Donika Emini is a Kosovan beauty pageant titleholder who was crowned as Miss Kosova Earth 2013 that gave her the right to represent Kosovo at Miss Earth 2013 pageant. She is the first Kosovan representative for Miss Earth from the said Fadil Berisha-Agnesa Vuthaj owned franchise.

Biography

Early childhood years
As published in Miss Earth's official website, Donika describes her childhood years as "grew up in a good family and social environment". She went to schools and participated as part of a choir, joined poetry and dance. Donika also mentions that travel is an important part of her childhood years as she was able to travel in almost all places in her country as well as in its neighboring countries.

Miss Kosova 2013
Donika joined the contest of Miss Kosova 2013. She won the title of Miss Kosova Earth 2013 together with Mirjeta Shala who won the title of Miss Universe Kosovo 2013.

Miss Earth 2013
Donika flew to the Philippines to take part in the Miss Earth 2013 pageant. She participated in all the pre-pageant activities but she was not able to get any medals as it was the basis of winning a particular activity. When the pageant concluded, Donika was not called to be part of the semi-finals where the Top 16 would advance to win the crown.

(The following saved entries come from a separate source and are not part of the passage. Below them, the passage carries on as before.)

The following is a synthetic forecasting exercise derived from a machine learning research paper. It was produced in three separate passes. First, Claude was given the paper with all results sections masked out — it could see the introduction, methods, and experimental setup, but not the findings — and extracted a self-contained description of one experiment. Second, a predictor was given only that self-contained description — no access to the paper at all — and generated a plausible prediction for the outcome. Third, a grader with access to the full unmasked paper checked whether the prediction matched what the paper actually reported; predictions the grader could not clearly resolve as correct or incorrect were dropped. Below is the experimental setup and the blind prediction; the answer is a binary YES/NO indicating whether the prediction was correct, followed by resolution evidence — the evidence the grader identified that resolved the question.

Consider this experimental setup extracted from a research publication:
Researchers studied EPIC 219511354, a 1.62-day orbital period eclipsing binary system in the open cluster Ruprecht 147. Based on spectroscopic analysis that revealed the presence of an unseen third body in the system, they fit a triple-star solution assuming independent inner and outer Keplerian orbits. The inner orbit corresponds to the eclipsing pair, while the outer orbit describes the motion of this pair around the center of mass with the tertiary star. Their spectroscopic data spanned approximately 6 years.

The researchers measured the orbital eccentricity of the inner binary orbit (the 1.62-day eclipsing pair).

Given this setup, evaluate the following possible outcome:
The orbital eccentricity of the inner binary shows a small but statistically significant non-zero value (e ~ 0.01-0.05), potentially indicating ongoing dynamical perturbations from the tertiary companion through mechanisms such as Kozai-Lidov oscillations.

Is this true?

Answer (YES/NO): NO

As a Miss Earth candidate, an environmental advocacy is a must. When asked about Donika's advocacy, she chooses water as her main concern. She says, "As environment is a broad subject I want to focus on water only. As it is well known Water is life! The main precondition for all the planet, including humans, animals and our economies. Climate regulation cycle is also heavily dependent on water! In addition, water is something that crosses national boundaries and therefore its protection is key to the planet and human life." Her project is all about water efficiency. The standardization of eco-toilet flushes is the best solution she thinks to make the water efficient. She supported it with a study that says, "only if only 10% of all toilets in the European Union were to be replaced, households across the EU could save nearly €390m and this would have significant impact on water savings and its efficiency." She is eyeing her hometown, Ferizaj, as the location of the birth of her project, targeting the newly build apartment buildings in the neighborhood to avoid the possible extra costs. She also says that the next level of her project is to "work towards changing national water policies and adopting legislation that makes it mandatory to standardize and make eco-toilet fleshes mandatory."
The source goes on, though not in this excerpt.